Comme si elle lisait dans ses pensées, elle émit un petit rire rauque et lui fit signe de s’approcher.
— Il nous reste encore un peu de temps, dit-elle. Si tu es l’homme que je crois.
— Je ne voudrais pas te faire de mal, jamais.
Elle rit à nouveau avant de l’attirer en elle.
Les femmes, songea-t-il, vaguement, sont extraordinaires.

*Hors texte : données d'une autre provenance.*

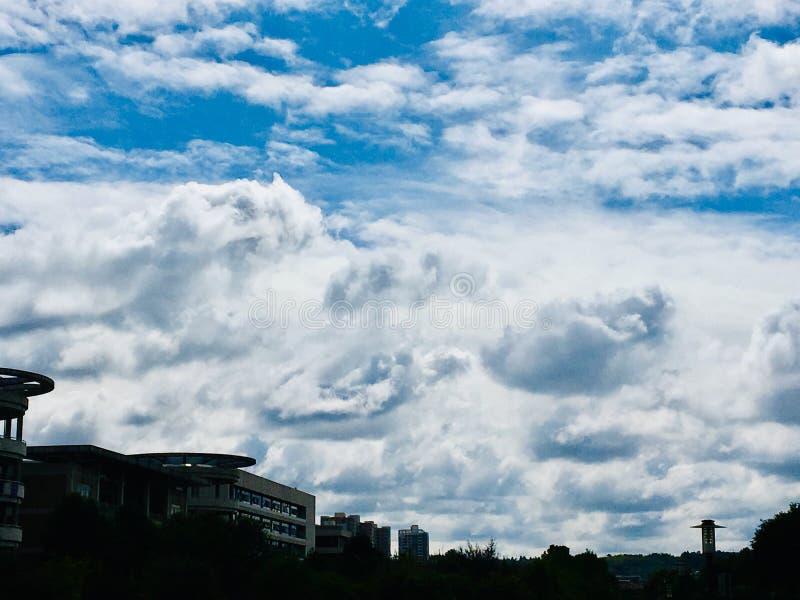 Today' är blå himmel för s full av tjocka vita moln fotografering för bildbyråer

Et puis, quelque part au fond de lui, un message apparut. Il était net et clair, presque effrayant. Il parlait de Martha.
Et des femmes.
De toutes les autres qui avaient été là pour le consoler ou pour le plaisir. Des abstractions ou des reflets.
Mais Martha était Martha.
En dépit de sa clarté, il lui fallut du temps pour assimiler le message.
Martha l’avait baptisé l’Epouvantail.
Quand ils se réveillèrent, le matin suivant, au pied du versant sud du Feldberg, il était là.
Assis sur un tronc, il les regardait sans la moindre sympathie. Il se présenta sans ambages comme étant un émissaire de Sugoll et leur donna l’ordre de lever le camp sans même attendre que Richard ait préparé leur petit déjeuner. Il s’était élancé sur la pente escarpée et il aurait forcé les voyageurs à terminer au pas de course si madame Guderian n’avait exigé une halte afin qu’ils reprennent leur souffle. Il était évident que le gnome se sentait humilié de servir ainsi de guide et avait décidé de se venger aussitôt.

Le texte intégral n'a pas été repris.